The U.S. 9th Circuit Court of Appeals held the county liable last year on the grounds that water flowing past the monitoring site is an illegal “discharge” of pollution.

While agreeing with the flood control district that the flow of water in a river is not itself a discharge, lawyers for the NRDC said the court should not free Los Angeles from all liability.

“This pollution continues year after year,” said Aaron Colangelo, an NRDC lawyer. “The point of the Clean Water Act was to eliminate what everybody agrees is the biggest sources of water pollution in Southern California.”

Timothy Coates, representing the L.A. County Flood Control District, urged the court to reverse the 9th Circuit decision and end the case. “There is nothing further … really to argue about,” he said.

But Roberts and several other justices said the pollution readings suggested the county was at fault.

“What was the purpose of having the monitoring station if nothing can be done?” asked Justice Ruth Bader Ginsburg.

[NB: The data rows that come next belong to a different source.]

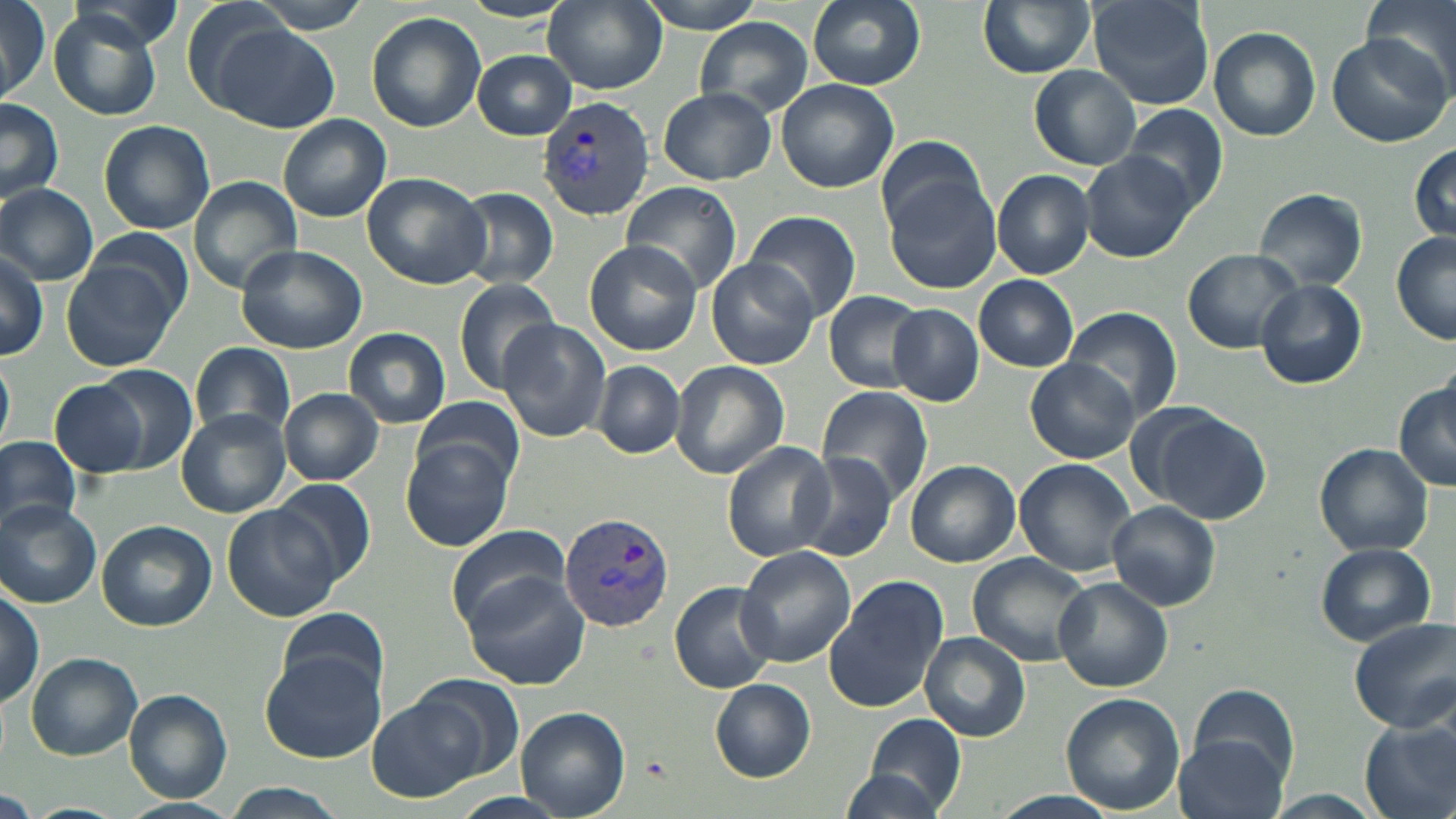

Approximate bounding boxes as named x1/y1/x2/y2 corners in pixels. Plasmodium vivax-infected red blood cell locations: (x1=541, y1=96, x2=655, y2=220), (x1=558, y1=509, x2=677, y2=633). Uninfected red blood cell locations: (x1=0, y1=0, x2=53, y2=104), (x1=54, y1=0, x2=188, y2=49), (x1=245, y1=0, x2=375, y2=33), (x1=543, y1=0, x2=667, y2=93), (x1=637, y1=0, x2=770, y2=34), (x1=807, y1=0, x2=926, y2=89), (x1=977, y1=0, x2=1094, y2=79), (x1=1090, y1=0, x2=1214, y2=109), (x1=1362, y1=0, x2=1455, y2=82), (x1=45, y1=9, x2=164, y2=121), (x1=366, y1=11, x2=487, y2=132), (x1=695, y1=17, x2=814, y2=118), (x1=212, y1=25, x2=338, y2=133), (x1=1209, y1=27, x2=1320, y2=141), (x1=1327, y1=30, x2=1454, y2=148), (x1=472, y1=50, x2=576, y2=138), (x1=1028, y1=66, x2=1139, y2=169), (x1=776, y1=78, x2=899, y2=192), (x1=658, y1=89, x2=776, y2=184), (x1=0, y1=98, x2=65, y2=204), (x1=1123, y1=105, x2=1231, y2=213), (x1=278, y1=115, x2=392, y2=221), (x1=97, y1=120, x2=215, y2=235), (x1=876, y1=134, x2=989, y2=237), (x1=1409, y1=145, x2=1455, y2=244), (x1=1082, y1=149, x2=1195, y2=263), (x1=991, y1=169, x2=1095, y2=278), (x1=362, y1=172, x2=493, y2=289), (x1=190, y1=177, x2=301, y2=292), (x1=884, y1=177, x2=1002, y2=295), (x1=0, y1=183, x2=99, y2=285), (x1=621, y1=184, x2=742, y2=292), (x1=454, y1=187, x2=559, y2=290), (x1=1253, y1=187, x2=1370, y2=291), (x1=743, y1=210, x2=863, y2=322), (x1=84, y1=227, x2=194, y2=322), (x1=1391, y1=232, x2=1456, y2=345), (x1=584, y1=240, x2=703, y2=354), (x1=235, y1=244, x2=367, y2=353), (x1=0, y1=247, x2=48, y2=360), (x1=1182, y1=249, x2=1305, y2=353), (x1=707, y1=257, x2=816, y2=370), (x1=62, y1=259, x2=177, y2=371), (x1=973, y1=275, x2=1079, y2=371), (x1=452, y1=278, x2=560, y2=395), (x1=1254, y1=279, x2=1368, y2=389), (x1=692, y1=290, x2=807, y2=461), (x1=824, y1=290, x2=928, y2=392), (x1=886, y1=303, x2=984, y2=407), (x1=1064, y1=305, x2=1183, y2=425), (x1=498, y1=321, x2=611, y2=443), (x1=344, y1=329, x2=451, y2=428), (x1=190, y1=342, x2=296, y2=441), (x1=0, y1=354, x2=15, y2=452), (x1=1025, y1=359, x2=1138, y2=463), (x1=668, y1=360, x2=790, y2=478), (x1=593, y1=361, x2=684, y2=458), (x1=84, y1=363, x2=199, y2=473), (x1=49, y1=375, x2=159, y2=481), (x1=1394, y1=380, x2=1456, y2=490), (x1=814, y1=386, x2=938, y2=507), (x1=279, y1=388, x2=383, y2=486), (x1=413, y1=396, x2=524, y2=490), (x1=1141, y1=407, x2=1272, y2=525), (x1=176, y1=409, x2=290, y2=518), (x1=0, y1=436, x2=81, y2=534), (x1=401, y1=438, x2=514, y2=552), (x1=722, y1=442, x2=838, y2=561), (x1=1314, y1=442, x2=1433, y2=556), (x1=795, y1=451, x2=899, y2=562), (x1=904, y1=459, x2=1022, y2=567), (x1=1014, y1=460, x2=1138, y2=575), (x1=270, y1=477, x2=377, y2=587), (x1=0, y1=500, x2=101, y2=608), (x1=1107, y1=501, x2=1222, y2=609), (x1=224, y1=504, x2=339, y2=623), (x1=97, y1=521, x2=218, y2=632), (x1=445, y1=523, x2=572, y2=630), (x1=1315, y1=541, x2=1436, y2=646), (x1=734, y1=545, x2=856, y2=666), (x1=966, y1=553, x2=1093, y2=667), (x1=463, y1=573, x2=589, y2=691), (x1=824, y1=573, x2=949, y2=714), (x1=1053, y1=577, x2=1174, y2=692), (x1=669, y1=581, x2=779, y2=694), (x1=0, y1=589, x2=46, y2=707), (x1=276, y1=605, x2=388, y2=704), (x1=1350, y1=617, x2=1456, y2=734), (x1=920, y1=633, x2=1029, y2=741), (x1=262, y1=651, x2=384, y2=764), (x1=25, y1=652, x2=142, y2=760), (x1=409, y1=676, x2=525, y2=784), (x1=710, y1=679, x2=814, y2=780), (x1=1188, y1=684, x2=1298, y2=784), (x1=124, y1=689, x2=233, y2=803), (x1=368, y1=693, x2=487, y2=803), (x1=1058, y1=693, x2=1185, y2=814), (x1=516, y1=707, x2=630, y2=817), (x1=862, y1=712, x2=968, y2=814), (x1=1359, y1=717, x2=1455, y2=819), (x1=1174, y1=733, x2=1288, y2=819), (x1=841, y1=767, x2=947, y2=819), (x1=224, y1=784, x2=344, y2=819), (x1=0, y1=788, x2=41, y2=818), (x1=987, y1=790, x2=1123, y2=819), (x1=1251, y1=790, x2=1395, y2=819), (x1=448, y1=793, x2=568, y2=819). Slide-level diagnosis: Plasmodium vivax. Thin blood film. 1000x magnification. Optical microscopy. May-Grünwald-Giemsa stain. One field of a larger specimen. Image is 1456×819 pixels.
Assess this cell for malaria.
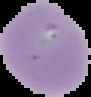

Uninfected.

From a thin blood smear. Segmented cell region on a black background. Image is 91×97 pixels.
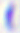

Coates said the monitoring showed there was a pollution problem, but it did not point to the source of it. He said a new permit, soon to take effect, would require monitoring at the many points where water flows into the rivers.

“So this was a regulatory void,” said Justice Sonia Sotomayor.

Despite the tone of the argument, the court’s conservatives said they were wary of sending the case back to the liberal-leaning 9th Circuit Court. Those judges could “adopt another fanciful interpretation of the statute, which is something I worry about,” said Justice Antonin Scalia.